Saved data entries
------------------------------

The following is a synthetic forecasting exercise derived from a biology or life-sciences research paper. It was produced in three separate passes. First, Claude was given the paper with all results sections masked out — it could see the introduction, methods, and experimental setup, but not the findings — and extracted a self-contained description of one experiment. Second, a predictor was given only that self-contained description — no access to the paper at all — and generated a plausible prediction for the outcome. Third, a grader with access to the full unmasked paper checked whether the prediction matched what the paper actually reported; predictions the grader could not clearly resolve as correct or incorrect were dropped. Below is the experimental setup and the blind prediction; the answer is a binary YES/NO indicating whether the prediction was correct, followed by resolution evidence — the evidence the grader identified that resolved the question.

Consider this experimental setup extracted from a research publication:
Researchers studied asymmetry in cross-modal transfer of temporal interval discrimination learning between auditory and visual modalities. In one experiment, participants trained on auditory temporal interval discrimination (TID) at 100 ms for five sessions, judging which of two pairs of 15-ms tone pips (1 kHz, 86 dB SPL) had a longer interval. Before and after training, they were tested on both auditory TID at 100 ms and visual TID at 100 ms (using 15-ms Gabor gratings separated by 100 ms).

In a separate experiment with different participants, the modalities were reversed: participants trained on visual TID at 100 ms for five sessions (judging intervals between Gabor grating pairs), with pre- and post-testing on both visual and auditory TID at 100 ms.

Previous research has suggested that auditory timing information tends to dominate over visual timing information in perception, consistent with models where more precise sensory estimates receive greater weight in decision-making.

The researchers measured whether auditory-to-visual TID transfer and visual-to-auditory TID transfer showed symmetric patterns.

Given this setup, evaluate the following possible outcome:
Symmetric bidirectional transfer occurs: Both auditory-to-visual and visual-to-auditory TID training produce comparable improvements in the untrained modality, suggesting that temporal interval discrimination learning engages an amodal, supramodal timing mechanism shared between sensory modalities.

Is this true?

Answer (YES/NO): NO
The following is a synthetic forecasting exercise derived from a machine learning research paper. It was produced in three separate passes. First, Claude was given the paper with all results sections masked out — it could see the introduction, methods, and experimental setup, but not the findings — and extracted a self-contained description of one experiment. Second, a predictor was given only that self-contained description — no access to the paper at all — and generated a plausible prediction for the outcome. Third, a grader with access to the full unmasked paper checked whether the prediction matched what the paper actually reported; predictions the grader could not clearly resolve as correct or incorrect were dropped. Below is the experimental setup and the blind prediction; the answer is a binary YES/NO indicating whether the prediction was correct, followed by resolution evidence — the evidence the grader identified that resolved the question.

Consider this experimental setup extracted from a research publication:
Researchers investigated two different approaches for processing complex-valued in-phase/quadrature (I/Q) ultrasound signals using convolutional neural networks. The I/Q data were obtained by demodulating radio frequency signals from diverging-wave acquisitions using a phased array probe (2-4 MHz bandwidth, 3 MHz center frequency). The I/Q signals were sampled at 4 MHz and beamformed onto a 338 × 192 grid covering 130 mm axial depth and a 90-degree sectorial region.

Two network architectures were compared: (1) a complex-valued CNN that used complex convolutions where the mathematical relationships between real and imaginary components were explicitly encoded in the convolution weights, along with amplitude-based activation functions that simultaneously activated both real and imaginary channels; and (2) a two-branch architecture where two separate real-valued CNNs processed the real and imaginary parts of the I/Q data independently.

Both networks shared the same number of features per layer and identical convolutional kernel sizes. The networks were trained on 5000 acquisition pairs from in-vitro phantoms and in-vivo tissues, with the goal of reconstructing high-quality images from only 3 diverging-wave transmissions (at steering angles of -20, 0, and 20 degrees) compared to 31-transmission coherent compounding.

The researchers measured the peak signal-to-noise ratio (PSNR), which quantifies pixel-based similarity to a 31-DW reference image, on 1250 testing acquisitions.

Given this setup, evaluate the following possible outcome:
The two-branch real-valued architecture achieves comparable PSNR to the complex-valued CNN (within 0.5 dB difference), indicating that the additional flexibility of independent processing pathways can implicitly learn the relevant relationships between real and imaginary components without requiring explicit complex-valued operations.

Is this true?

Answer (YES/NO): NO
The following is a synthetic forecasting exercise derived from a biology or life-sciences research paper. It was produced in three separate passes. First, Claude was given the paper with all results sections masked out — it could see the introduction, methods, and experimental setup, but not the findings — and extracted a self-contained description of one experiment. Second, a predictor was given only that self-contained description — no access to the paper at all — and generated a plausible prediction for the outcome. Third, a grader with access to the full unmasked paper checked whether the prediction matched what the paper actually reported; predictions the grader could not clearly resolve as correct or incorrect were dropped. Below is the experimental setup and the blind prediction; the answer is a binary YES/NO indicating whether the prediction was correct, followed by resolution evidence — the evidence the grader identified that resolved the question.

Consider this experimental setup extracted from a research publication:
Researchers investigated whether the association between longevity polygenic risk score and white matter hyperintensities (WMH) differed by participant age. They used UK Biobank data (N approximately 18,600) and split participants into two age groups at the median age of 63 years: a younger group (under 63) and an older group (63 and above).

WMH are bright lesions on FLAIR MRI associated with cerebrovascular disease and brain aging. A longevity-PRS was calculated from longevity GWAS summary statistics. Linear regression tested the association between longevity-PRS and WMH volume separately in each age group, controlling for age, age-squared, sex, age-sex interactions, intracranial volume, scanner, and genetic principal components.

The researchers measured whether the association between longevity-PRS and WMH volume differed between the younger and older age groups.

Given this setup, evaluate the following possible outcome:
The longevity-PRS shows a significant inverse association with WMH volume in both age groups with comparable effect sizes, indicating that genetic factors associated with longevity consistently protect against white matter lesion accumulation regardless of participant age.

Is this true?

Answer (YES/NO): NO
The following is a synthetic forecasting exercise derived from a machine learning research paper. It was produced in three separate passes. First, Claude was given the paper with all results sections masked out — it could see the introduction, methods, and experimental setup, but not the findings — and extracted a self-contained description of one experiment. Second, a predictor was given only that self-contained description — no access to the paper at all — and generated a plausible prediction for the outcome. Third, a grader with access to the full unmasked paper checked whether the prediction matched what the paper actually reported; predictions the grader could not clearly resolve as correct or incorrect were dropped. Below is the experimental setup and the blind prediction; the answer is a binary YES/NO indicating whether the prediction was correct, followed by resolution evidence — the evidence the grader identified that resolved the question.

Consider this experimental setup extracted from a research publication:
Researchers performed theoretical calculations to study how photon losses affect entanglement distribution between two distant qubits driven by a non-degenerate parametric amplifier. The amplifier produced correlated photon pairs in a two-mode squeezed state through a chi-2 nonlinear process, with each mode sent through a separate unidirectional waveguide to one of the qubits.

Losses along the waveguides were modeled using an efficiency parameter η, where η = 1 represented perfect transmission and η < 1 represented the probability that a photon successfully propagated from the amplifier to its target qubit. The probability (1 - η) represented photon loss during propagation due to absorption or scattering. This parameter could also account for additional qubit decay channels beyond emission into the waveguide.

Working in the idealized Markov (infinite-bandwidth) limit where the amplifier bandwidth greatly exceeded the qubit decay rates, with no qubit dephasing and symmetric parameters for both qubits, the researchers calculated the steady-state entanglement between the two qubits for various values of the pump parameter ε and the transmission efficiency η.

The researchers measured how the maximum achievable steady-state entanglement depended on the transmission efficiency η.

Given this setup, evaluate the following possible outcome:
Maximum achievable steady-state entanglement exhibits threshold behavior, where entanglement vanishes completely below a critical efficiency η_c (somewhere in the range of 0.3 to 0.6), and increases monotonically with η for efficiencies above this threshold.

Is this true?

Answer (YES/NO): NO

------------------------------

About this task
Begin with the line that contains "Researchers performed theoretical" and end with the last line of the records; set down every line in that span exactly, and nothing else.

Reply to the task
Researchers performed theoretical calculations to study how photon losses affect entanglement distribution between two distant qubits driven by a non-degenerate parametric amplifier. The amplifier produced correlated photon pairs in a two-mode squeezed state through a chi-2 nonlinear process, with each mode sent through a separate unidirectional waveguide to one of the qubits.

Losses along the waveguides were modeled using an efficiency parameter η, where η = 1 represented perfect transmission and η < 1 represented the probability that a photon successfully propagated from the amplifier to its target qubit. The probability (1 - η) represented photon loss during propagation due to absorption or scattering. This parameter could also account for additional qubit decay channels beyond emission into the waveguide.

Working in the idealized Markov (infinite-bandwidth) limit where the amplifier bandwidth greatly exceeded the qubit decay rates, with no qubit dephasing and symmetric parameters for both qubits, the researchers calculated the steady-state entanglement between the two qubits for various values of the pump parameter ε and the transmission efficiency η.

The researchers measured how the maximum achievable steady-state entanglement depended on the transmission efficiency η.

Given this setup, evaluate the following possible outcome:
Maximum achievable steady-state entanglement exhibits threshold behavior, where entanglement vanishes completely below a critical efficiency η_c (somewhere in the range of 0.3 to 0.6), and increases monotonically with η for efficiencies above this threshold.

Is this true?

Answer (YES/NO): NO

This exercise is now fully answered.